◆ Directions
Copy the records from the line with "In terms of distance, how" up to and including the final line of the records, keeping every character unchanged. Omit the pictures from your copy.

◆ ◆ ◆ ◆ ◆

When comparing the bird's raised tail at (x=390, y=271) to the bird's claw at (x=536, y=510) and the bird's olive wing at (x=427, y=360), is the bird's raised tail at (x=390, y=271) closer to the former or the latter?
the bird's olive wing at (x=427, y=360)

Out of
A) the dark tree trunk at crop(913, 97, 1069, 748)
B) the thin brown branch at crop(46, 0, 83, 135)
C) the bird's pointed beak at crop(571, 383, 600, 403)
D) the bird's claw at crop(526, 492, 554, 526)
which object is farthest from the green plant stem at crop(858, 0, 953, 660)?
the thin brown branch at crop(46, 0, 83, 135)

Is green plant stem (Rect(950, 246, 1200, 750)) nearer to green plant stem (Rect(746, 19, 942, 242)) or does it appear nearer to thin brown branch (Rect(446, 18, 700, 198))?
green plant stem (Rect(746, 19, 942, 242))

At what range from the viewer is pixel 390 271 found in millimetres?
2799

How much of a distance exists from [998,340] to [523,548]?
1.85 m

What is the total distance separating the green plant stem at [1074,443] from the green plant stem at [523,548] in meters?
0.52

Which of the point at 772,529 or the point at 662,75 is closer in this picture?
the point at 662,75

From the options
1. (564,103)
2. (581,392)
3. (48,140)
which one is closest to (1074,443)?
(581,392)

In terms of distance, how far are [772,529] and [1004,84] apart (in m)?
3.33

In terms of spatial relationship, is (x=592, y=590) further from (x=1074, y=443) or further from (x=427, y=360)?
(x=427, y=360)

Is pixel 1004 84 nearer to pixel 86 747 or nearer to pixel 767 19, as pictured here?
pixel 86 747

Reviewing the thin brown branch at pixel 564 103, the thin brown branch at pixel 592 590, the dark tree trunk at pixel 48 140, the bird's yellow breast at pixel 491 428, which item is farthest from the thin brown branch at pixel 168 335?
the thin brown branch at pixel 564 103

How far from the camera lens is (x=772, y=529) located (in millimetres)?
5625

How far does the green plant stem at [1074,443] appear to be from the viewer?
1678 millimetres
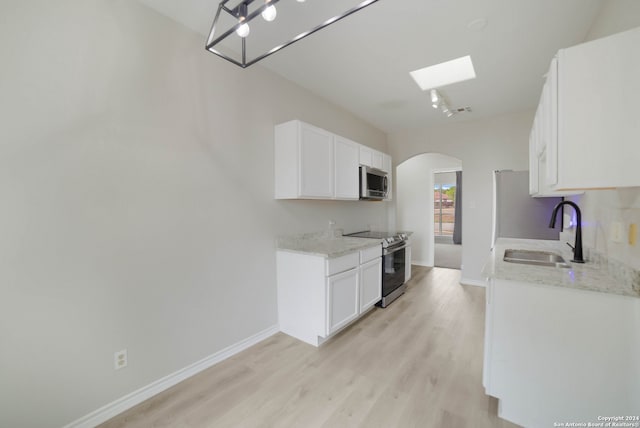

◆ ◆ ◆ ◆ ◆

◆ Full response
In terms of distance, how far are [772,529] and [1004,84] apart (in m)?
3.33

In terms of spatial relationship, is (x=592, y=590) further from (x=1074, y=443) or further from (x=427, y=360)?
(x=427, y=360)

Is pixel 1004 84 nearer to pixel 86 747 or nearer to pixel 767 19, as pictured here?
pixel 86 747

Reviewing the thin brown branch at pixel 564 103, the thin brown branch at pixel 592 590, the dark tree trunk at pixel 48 140, the bird's yellow breast at pixel 491 428, which item is farthest from the thin brown branch at pixel 168 335?
the thin brown branch at pixel 564 103

How far from the camera lens is (x=772, y=529) located (in millimetres)?
5625

How far does the green plant stem at [1074,443] appear to be from the viewer?
1678 millimetres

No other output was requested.